• DATA FOR THIS TASK:
____
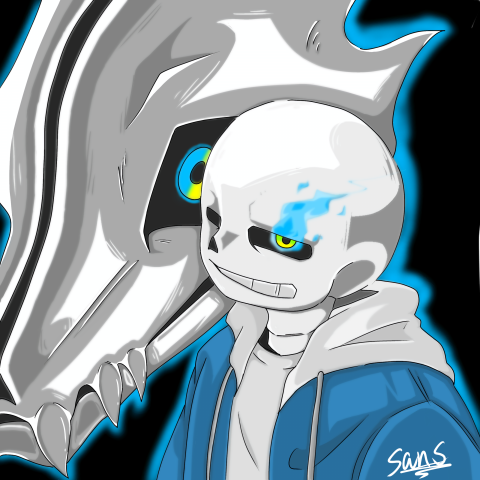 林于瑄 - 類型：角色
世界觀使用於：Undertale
____
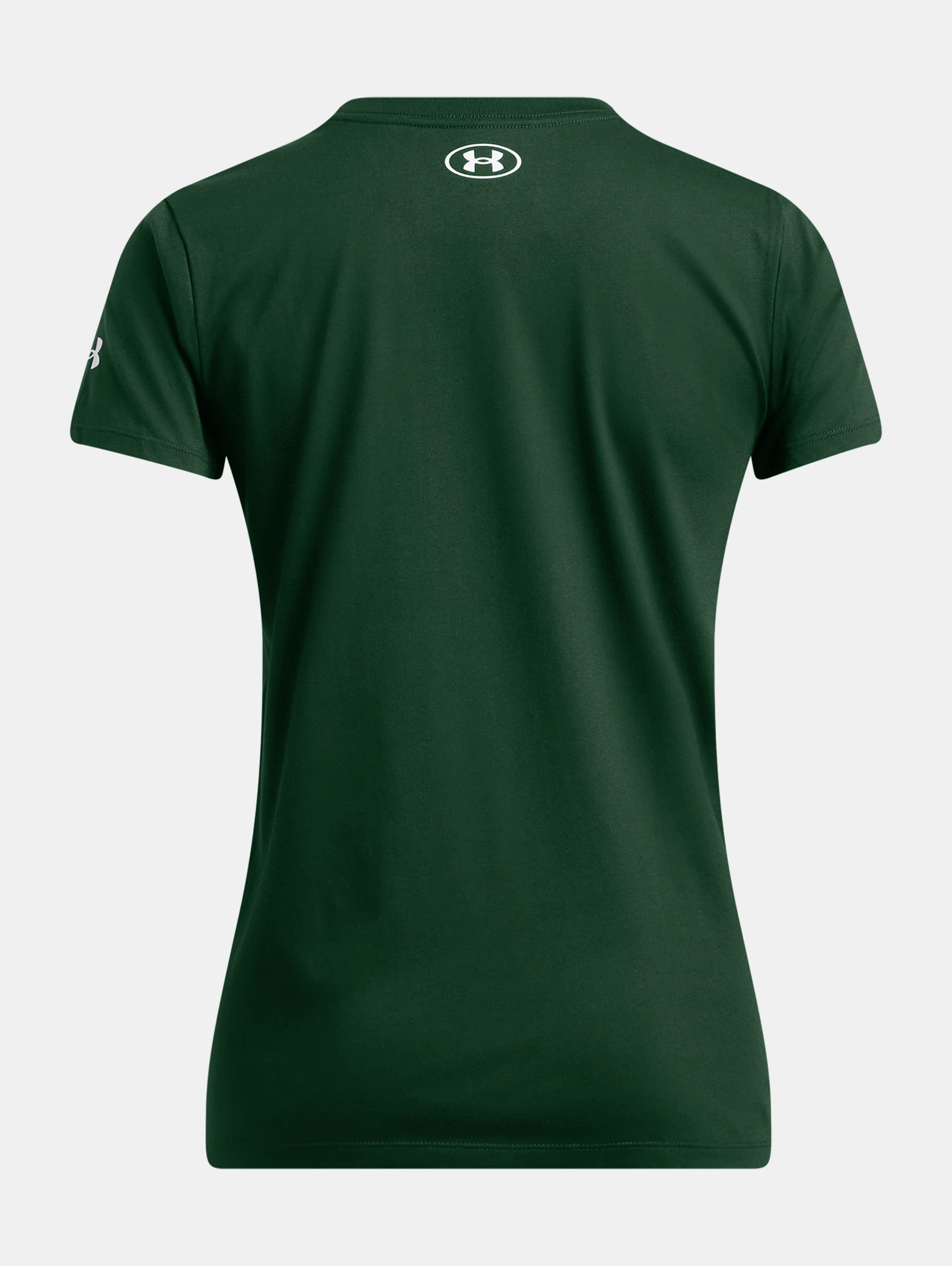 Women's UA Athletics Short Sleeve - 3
____
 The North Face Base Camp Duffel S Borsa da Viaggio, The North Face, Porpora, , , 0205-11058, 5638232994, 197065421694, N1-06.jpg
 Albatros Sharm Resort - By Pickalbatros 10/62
____
Within the listing above, extract exactly the lines from the line with "The North Face Base" to the line with "Albatros Sharm Resort", the two named lines included, and no others.

• SOLVED EXERCISE:
 The North Face Base Camp Duffel S Borsa da Viaggio, The North Face, Porpora, , , 0205-11058, 5638232994, 197065421694, N1-06.jpg
 Albatros Sharm Resort - By Pickalbatros 10/62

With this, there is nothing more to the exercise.